Wyrok sądu pierwszej instancji ogłoszono o północy z piątku na sobotę po kilkunastogodzinnej naradzie sądu. Oboje nie przyznali się do winy.
Do zbrodni doszło podczas narkotykowo-seksualnej orgii w listopadzie w 2007 roku. 20-letnia Meredith Kercher została brutalnie zamordowana i znaleziona w kałuży krwi w domu, który wynajmowała razem z Amandą Knox w Perugii, gdzie obie studiowały.
Brytyjka, jak ustalono, została zabita, prawdopodobnie w narkotykowym szale, gdyż odmówiła udziału w orgii.
Wcześniej, w tzw. uproszczonym trybie za morderstwo to skazany został na 30 lat więzienia ich kolega Rudy Guede, imigrant z Wybrzeża Kości Słoniowej, który tuż po zbrodni uciekł do Niemiec i tam został aresztowany.
Proces w Perugii obserwowali liczni dziennikarze z Włoch, Wielkiej Brytanii i Stanów Zjednoczonych.
W czwartek, w swej mowie końcowej Amanda Knox apelowała do sądu, by nie nakładać jej "maski morderczyni".
Proces, relacjonowany każdego dnia przez media obfitował w spektakularne wydarzenia i wywoływał zdaniem części komentatorów wręcz chore zainteresowanie osobą Amandy i jej urodą. Informowano nawet o listach miłosnych, jakie otrzymywała w więzieniu.
Obrończyni Amandy, deputowana centroprawicowej koalicji rządowej Giulia Bongiorno porównała w swej niedawnej mowie młodą Amerykankę do bohaterki słynnego francuskiego filmu "Amelia" przedstawiając ją jako "niewinną dziewczynę z głową w chmurach".

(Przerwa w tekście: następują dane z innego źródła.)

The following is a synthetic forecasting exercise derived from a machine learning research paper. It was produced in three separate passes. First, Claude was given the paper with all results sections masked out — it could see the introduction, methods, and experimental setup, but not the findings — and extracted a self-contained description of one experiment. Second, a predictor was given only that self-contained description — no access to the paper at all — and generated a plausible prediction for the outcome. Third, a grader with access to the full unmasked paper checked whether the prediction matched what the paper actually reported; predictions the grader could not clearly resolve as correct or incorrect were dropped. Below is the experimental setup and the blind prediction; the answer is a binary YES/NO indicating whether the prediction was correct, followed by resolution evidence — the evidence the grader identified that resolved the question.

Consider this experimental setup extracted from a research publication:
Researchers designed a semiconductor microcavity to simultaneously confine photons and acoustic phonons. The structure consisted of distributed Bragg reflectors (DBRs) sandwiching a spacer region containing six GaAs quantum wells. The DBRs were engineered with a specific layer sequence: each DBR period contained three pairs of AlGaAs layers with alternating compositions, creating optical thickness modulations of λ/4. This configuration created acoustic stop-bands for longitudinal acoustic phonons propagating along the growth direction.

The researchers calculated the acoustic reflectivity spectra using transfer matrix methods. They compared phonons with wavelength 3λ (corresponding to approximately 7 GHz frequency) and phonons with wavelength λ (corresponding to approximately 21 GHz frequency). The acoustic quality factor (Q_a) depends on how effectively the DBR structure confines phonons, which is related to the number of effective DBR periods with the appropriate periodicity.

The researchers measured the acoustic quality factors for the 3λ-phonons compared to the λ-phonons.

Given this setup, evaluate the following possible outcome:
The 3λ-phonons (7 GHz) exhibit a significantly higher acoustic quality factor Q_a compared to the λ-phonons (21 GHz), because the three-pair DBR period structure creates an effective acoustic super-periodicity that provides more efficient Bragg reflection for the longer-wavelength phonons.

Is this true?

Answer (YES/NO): NO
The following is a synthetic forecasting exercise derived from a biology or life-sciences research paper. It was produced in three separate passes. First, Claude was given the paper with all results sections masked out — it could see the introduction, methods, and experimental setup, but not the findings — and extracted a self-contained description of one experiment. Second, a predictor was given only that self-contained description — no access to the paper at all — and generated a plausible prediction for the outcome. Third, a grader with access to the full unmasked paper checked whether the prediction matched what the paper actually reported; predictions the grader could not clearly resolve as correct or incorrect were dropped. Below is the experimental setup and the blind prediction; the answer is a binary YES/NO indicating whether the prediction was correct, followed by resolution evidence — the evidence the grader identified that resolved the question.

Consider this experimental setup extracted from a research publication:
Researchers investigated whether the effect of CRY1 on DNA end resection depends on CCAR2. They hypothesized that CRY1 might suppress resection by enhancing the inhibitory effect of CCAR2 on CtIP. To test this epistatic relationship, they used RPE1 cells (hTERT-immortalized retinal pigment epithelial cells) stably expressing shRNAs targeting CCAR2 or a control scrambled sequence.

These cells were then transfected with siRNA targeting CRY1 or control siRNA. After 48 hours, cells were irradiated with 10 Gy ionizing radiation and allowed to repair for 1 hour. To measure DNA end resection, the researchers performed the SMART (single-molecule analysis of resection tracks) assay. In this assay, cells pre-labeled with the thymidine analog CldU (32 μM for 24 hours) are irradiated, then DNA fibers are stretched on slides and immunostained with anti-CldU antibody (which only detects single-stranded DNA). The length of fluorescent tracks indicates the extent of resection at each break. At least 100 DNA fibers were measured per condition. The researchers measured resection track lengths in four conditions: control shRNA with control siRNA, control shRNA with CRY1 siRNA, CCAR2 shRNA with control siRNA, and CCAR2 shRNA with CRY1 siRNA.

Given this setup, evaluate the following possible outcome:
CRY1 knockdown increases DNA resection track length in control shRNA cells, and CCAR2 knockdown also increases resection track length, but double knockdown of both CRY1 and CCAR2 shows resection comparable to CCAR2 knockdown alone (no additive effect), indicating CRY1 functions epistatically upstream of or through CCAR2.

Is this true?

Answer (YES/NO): YES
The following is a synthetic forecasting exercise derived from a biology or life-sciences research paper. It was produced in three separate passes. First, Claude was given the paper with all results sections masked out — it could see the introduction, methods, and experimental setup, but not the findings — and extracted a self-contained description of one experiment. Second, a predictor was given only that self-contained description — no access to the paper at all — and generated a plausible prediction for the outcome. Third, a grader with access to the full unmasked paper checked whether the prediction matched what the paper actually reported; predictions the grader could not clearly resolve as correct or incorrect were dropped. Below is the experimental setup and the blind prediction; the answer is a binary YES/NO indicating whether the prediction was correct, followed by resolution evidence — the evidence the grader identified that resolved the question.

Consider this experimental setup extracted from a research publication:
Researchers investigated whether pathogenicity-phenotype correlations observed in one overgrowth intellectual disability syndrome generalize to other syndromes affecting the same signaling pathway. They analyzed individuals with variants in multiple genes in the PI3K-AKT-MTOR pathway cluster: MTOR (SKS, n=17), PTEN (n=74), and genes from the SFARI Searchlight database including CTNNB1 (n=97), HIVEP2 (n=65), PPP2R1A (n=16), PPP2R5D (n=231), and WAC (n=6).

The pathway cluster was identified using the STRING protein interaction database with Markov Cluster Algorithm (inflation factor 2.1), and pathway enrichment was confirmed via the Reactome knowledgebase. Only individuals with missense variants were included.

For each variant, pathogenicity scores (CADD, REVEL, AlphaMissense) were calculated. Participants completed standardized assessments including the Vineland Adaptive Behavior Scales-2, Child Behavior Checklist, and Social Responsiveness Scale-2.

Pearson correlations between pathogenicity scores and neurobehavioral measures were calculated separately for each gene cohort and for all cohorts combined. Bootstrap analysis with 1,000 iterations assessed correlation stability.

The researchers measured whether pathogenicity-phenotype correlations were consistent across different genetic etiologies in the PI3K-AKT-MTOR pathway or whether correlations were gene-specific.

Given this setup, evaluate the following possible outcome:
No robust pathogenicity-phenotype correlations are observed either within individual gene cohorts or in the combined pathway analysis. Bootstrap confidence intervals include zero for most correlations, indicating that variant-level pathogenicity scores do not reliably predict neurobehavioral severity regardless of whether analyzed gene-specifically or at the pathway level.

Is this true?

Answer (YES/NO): NO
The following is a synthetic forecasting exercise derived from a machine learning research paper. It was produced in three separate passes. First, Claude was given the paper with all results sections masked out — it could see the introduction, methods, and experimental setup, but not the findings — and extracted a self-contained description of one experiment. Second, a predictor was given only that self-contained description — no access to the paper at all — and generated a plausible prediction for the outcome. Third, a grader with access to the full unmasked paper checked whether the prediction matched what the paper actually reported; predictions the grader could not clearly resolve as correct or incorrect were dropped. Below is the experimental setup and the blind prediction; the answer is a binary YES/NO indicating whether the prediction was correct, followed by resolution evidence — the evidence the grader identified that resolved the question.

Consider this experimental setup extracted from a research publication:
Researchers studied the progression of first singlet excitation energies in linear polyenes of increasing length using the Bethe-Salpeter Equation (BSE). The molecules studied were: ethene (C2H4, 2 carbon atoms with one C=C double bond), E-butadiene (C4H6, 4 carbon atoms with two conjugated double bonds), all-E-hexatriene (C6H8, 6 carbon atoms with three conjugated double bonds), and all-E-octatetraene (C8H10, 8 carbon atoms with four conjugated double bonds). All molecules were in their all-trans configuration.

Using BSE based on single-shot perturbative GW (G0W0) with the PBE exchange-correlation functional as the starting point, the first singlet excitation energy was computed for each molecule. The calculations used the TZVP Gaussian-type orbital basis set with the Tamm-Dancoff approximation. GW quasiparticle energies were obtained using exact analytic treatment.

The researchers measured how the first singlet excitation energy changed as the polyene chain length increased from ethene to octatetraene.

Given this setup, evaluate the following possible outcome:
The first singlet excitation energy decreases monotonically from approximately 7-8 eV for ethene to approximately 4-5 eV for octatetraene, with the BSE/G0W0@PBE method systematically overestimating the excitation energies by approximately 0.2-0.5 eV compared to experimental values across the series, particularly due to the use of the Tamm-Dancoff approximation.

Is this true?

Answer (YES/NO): NO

Wielokrotnie w czasie tego procesu media przekroczyły granice zdrowego rozsądku - podkreślali niektórzy komentatorzy. Zdjęcia Amandy Knox trafiały na okładki pism, a na czołówki gazet - stwierdzenia, że wyglądała w sądzie "niewinnie i świeżo". Szczegółowo także opisywano ubrania, w jakich przychodziła na proces.